Copy each line of the listing below exactly and drop the images.
Material for this exercise START
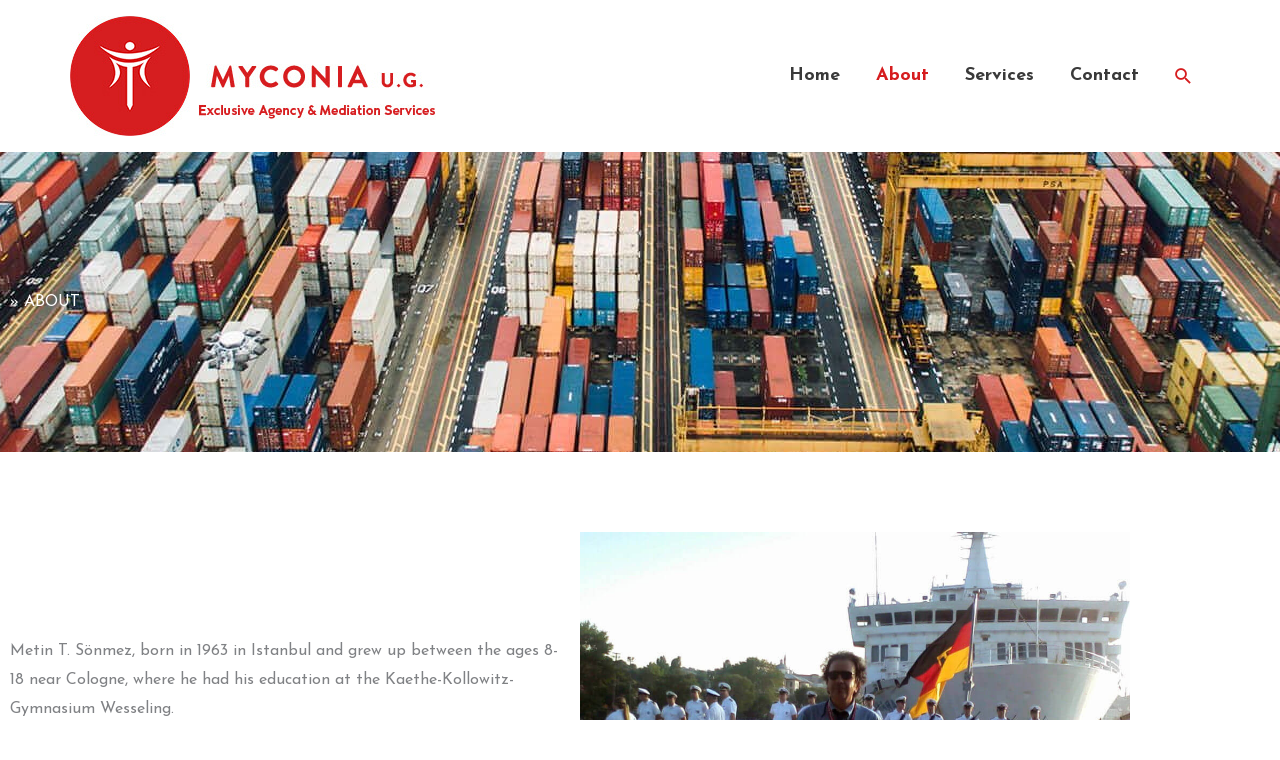

--- FILE ---
content_type: text/css
request_url: https://m-e-a-n.com/wp-content/litespeed/css/096d37cdf280dedc75c6ad17063b2456.css?ver=7cacb
body_size: 188
content:
.elementor-1500 .elementor-element.elementor-element-e842e58:not(.elementor-motion-effects-element-type-background),.elementor-1500 .elementor-element.elementor-element-e842e58>.elementor-motion-effects-container>.elementor-motion-effects-layer{background-image:url(https://m-e-a-n.com/wp-content/uploads/about_top.jpg);background-position:center center}.elementor-1500 .elementor-element.elementor-element-e842e58>.elementor-container{min-height:300px}.elementor-1500 .elementor-element.elementor-element-e842e58{transition:background 0.3s,border 0.3s,border-radius 0.3s,box-shadow 0.3s}.elementor-1500 .elementor-element.elementor-element-e842e58>.elementor-background-overlay{transition:background 0.3s,border-radius 0.3s,opacity 0.3s}.elementor-1500 .elementor-element.elementor-element-ec6a78c .elementor-heading-title{text-shadow:2px 2px 10px rgb(0 0 0 / .3);color:#FFF}.elementor-1500 .elementor-element.elementor-element-fdf16fe{--spacer-size:50px}.elementor-bc-flex-widget .elementor-1500 .elementor-element.elementor-element-ccd316b.elementor-column .elementor-widget-wrap{align-items:center}.elementor-1500 .elementor-element.elementor-element-ccd316b.elementor-column.elementor-element[data-element_type="column"]>.elementor-widget-wrap.elementor-element-populated{align-content:center;align-items:center}.elementor-1500 .elementor-element.elementor-element-16919c3 .elementor-heading-title{text-shadow:2px 2px 10px rgb(0 0 0 / .3);color:#FFF}.elementor-bc-flex-widget .elementor-1500 .elementor-element.elementor-element-bb057db.elementor-column .elementor-widget-wrap{align-items:center}.elementor-1500 .elementor-element.elementor-element-bb057db.elementor-column.elementor-element[data-element_type="column"]>.elementor-widget-wrap.elementor-element-populated{align-content:center;align-items:center}.elementor-1500 .elementor-element.elementor-element-544164b .elementor-heading-title{text-shadow:2px 2px 10px rgb(0 0 0 / .3);color:#FFF}.elementor-1500 .elementor-element.elementor-element-c1aed19{--spacer-size:50px}.elementor-1500 .elementor-element.elementor-element-c8a87f2 .elementor-icon-wrapper{text-align:center}.elementor-1500 .elementor-element.elementor-element-831b88a .elementor-icon-wrapper{text-align:center}.elementor-1500 .elementor-element.elementor-element-955594f .elementor-icon-wrapper{text-align:center}.elementor-1500 .elementor-element.elementor-element-7b49162 .elementor-icon-list-icon i{transition:color 0.3s}.elementor-1500 .elementor-element.elementor-element-7b49162 .elementor-icon-list-icon svg{transition:fill 0.3s}.elementor-1500 .elementor-element.elementor-element-7b49162{--e-icon-list-icon-size:14px;--icon-vertical-offset:0px}.elementor-1500 .elementor-element.elementor-element-7b49162 .elementor-icon-list-text{transition:color 0.3s}.elementor-1500 .elementor-element.elementor-element-62ba530{--spacer-size:50px}@media(max-width:767px){.elementor-1500 .elementor-element.elementor-element-e842e58>.elementor-container{min-height:100px}.elementor-1500 .elementor-element.elementor-element-fdf16fe{--spacer-size:10px}.elementor-1500 .elementor-element.elementor-element-c1aed19{--spacer-size:10px}.elementor-1500 .elementor-element.elementor-element-afecc96{width:33%}.elementor-1500 .elementor-element.elementor-element-09ebc5e{width:33%}.elementor-1500 .elementor-element.elementor-element-55ed6ea{width:33%}}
Material for this exercise END
▶ [Solution below]:
--- FILE ---
content_type: text/css
request_url: https://m-e-a-n.com/wp-content/litespeed/css/096d37cdf280dedc75c6ad17063b2456.css?ver=7cacb
body_size: 188
content:
.elementor-1500 .elementor-element.elementor-element-e842e58:not(.elementor-motion-effects-element-type-background),.elementor-1500 .elementor-element.elementor-element-e842e58>.elementor-motion-effects-container>.elementor-motion-effects-layer{background-image:url(https://m-e-a-n.com/wp-content/uploads/about_top.jpg);background-position:center center}.elementor-1500 .elementor-element.elementor-element-e842e58>.elementor-container{min-height:300px}.elementor-1500 .elementor-element.elementor-element-e842e58{transition:background 0.3s,border 0.3s,border-radius 0.3s,box-shadow 0.3s}.elementor-1500 .elementor-element.elementor-element-e842e58>.elementor-background-overlay{transition:background 0.3s,border-radius 0.3s,opacity 0.3s}.elementor-1500 .elementor-element.elementor-element-ec6a78c .elementor-heading-title{text-shadow:2px 2px 10px rgb(0 0 0 / .3);color:#FFF}.elementor-1500 .elementor-element.elementor-element-fdf16fe{--spacer-size:50px}.elementor-bc-flex-widget .elementor-1500 .elementor-element.elementor-element-ccd316b.elementor-column .elementor-widget-wrap{align-items:center}.elementor-1500 .elementor-element.elementor-element-ccd316b.elementor-column.elementor-element[data-element_type="column"]>.elementor-widget-wrap.elementor-element-populated{align-content:center;align-items:center}.elementor-1500 .elementor-element.elementor-element-16919c3 .elementor-heading-title{text-shadow:2px 2px 10px rgb(0 0 0 / .3);color:#FFF}.elementor-bc-flex-widget .elementor-1500 .elementor-element.elementor-element-bb057db.elementor-column .elementor-widget-wrap{align-items:center}.elementor-1500 .elementor-element.elementor-element-bb057db.elementor-column.elementor-element[data-element_type="column"]>.elementor-widget-wrap.elementor-element-populated{align-content:center;align-items:center}.elementor-1500 .elementor-element.elementor-element-544164b .elementor-heading-title{text-shadow:2px 2px 10px rgb(0 0 0 / .3);color:#FFF}.elementor-1500 .elementor-element.elementor-element-c1aed19{--spacer-size:50px}.elementor-1500 .elementor-element.elementor-element-c8a87f2 .elementor-icon-wrapper{text-align:center}.elementor-1500 .elementor-element.elementor-element-831b88a .elementor-icon-wrapper{text-align:center}.elementor-1500 .elementor-element.elementor-element-955594f .elementor-icon-wrapper{text-align:center}.elementor-1500 .elementor-element.elementor-element-7b49162 .elementor-icon-list-icon i{transition:color 0.3s}.elementor-1500 .elementor-element.elementor-element-7b49162 .elementor-icon-list-icon svg{transition:fill 0.3s}.elementor-1500 .elementor-element.elementor-element-7b49162{--e-icon-list-icon-size:14px;--icon-vertical-offset:0px}.elementor-1500 .elementor-element.elementor-element-7b49162 .elementor-icon-list-text{transition:color 0.3s}.elementor-1500 .elementor-element.elementor-element-62ba530{--spacer-size:50px}@media(max-width:767px){.elementor-1500 .elementor-element.elementor-element-e842e58>.elementor-container{min-height:100px}.elementor-1500 .elementor-element.elementor-element-fdf16fe{--spacer-size:10px}.elementor-1500 .elementor-element.elementor-element-c1aed19{--spacer-size:10px}.elementor-1500 .elementor-element.elementor-element-afecc96{width:33%}.elementor-1500 .elementor-element.elementor-element-09ebc5e{width:33%}.elementor-1500 .elementor-element.elementor-element-55ed6ea{width:33%}}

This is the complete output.